Although domestic saving accounts were rescued, many other financial assets offered by the banks lost their value.
Icelanders either suffered losses on these assets or experienced huge outstanding personal debt. The economy on the
whole suffered a currency depreciation, leading to rise in import prices, high inflation and recession.18
Cyprus, a small island country, joined the EU in 2004 after much political uncertainty and with the support of the
United Nations (UN). It adopted the euro in 2008 and became one of the smaller members of the eurozone with 0.2
per cent of the zone’s GDP.19 Cyprus’s economic performance had been stable at that time, except for a mild
recession in 2009, which was cushioned by fiscal spending worth 4 per cent of GDP and bank lending.20 Fiscal
stimulus resulted in a fiscal deficit of 6 per cent of GDP in 2009. The current account deficit improved from 2008 to
2009 and was mainly financed by foreign direct investment (FDI) into the country.

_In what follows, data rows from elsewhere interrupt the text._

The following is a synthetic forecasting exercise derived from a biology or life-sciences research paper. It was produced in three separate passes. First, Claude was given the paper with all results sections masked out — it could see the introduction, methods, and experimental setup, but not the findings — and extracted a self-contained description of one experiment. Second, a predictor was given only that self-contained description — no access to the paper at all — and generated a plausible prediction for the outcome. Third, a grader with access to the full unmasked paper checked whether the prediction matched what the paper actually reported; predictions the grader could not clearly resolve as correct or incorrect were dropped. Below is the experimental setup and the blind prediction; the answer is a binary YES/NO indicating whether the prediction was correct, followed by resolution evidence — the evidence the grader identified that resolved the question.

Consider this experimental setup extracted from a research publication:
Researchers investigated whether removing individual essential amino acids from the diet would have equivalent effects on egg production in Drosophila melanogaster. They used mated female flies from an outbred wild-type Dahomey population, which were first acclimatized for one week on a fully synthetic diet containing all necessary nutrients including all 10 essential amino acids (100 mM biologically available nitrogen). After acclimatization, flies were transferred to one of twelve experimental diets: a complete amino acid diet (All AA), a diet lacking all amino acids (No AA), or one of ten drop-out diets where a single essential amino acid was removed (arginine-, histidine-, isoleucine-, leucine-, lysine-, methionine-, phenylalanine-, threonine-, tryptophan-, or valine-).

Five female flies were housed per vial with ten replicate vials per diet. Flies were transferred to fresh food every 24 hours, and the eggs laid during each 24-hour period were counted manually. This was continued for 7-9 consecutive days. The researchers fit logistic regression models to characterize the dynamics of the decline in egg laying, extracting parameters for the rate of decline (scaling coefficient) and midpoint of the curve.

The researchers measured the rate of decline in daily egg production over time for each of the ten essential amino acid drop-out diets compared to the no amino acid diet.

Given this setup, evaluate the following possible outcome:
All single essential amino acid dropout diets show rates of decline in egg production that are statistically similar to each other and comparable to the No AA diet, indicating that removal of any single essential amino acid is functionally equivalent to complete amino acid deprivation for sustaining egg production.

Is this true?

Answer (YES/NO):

Cyprus was a tax haven and attracted a lot of foreign deposits.21 Joining the eurozone was a positive signal and led
to an increase in inflow of foreign deposits. The banking system also experienced a similar boost. Banks in Cyprus
could use only 30 per cent of foreign deposits to extend domestic loans before joining the eurozone. However, after
adopting the euro, all eurozone deposits became local deposits and led to a boom in local lending.22 In 2011, the
IMF remarked that during that period of high growth and the property market boom, the economy of Cyprus also
developed some “vulnerabilities.”23
1. The banking system grew rapidly, which led to a high growth in credit. By 2011, total bank assets in Cyprus
were US$197.6 billion (835 per cent of GDP), out of which US$119.6 billion (500 per cent of GDP) were
extended within Cyprus and US$37.7 billion (160 per cent of GDP) extended to Greek borrowers. By 2012, the
total bank liabilities in Cyprus were US$166.4 billion (see Exhibit 5).24 Those loans took a hit on a couple of
counts: first, during the Greek debt restructuring in March 2012, Greek bonds faced a 75 per cent cut, which
caused the Bank of Cyprus a loss of US$2.08 billion (4.4 per cent of the bank’s assets)25; second, bad debt due
to the poor performance of the Greek economy26 meant that the ratio of non-performing loans (net of
provisions) to capital rose from 16.1 per cent in 2008 (Q4) to 34.8 per cent in 2011 (Q1).27
2. The poor performance of the Cypriot economy led to poor performance of public finance. Access to financial
markets became difficult, which made debt rollover difficult, adding to the debt woes.28
The economic situation in Cyprus had been weakening since then, and the country had raised the issue of a formal
bailout in the latter half of 2012. By November 2012, it was negotiating a bailout program, becoming the fifth EU
country to request a bailout from the Troika. It was estimated that Cyprus would need close to US$22.75 billion in
assistance, which was nearly equal to its GDP in 2012.29
Inability to find a way to reduce the cost of the bailout to more tolerable levels delayed the bailout program. On the one hand, the IMF wanted significant debt relief before it could make a commitment to the bailout. On the other hand, EU leaders had grown weary of the Cypriot president’s “lack of willingness to accept the reality of the situation.” They wanted to wait for the new government to be elected by February 2013 before engaging in any further discussion.30
The delay in finalizing a plan came with a cost — by March 2013, the economy had been put under a lot of strain.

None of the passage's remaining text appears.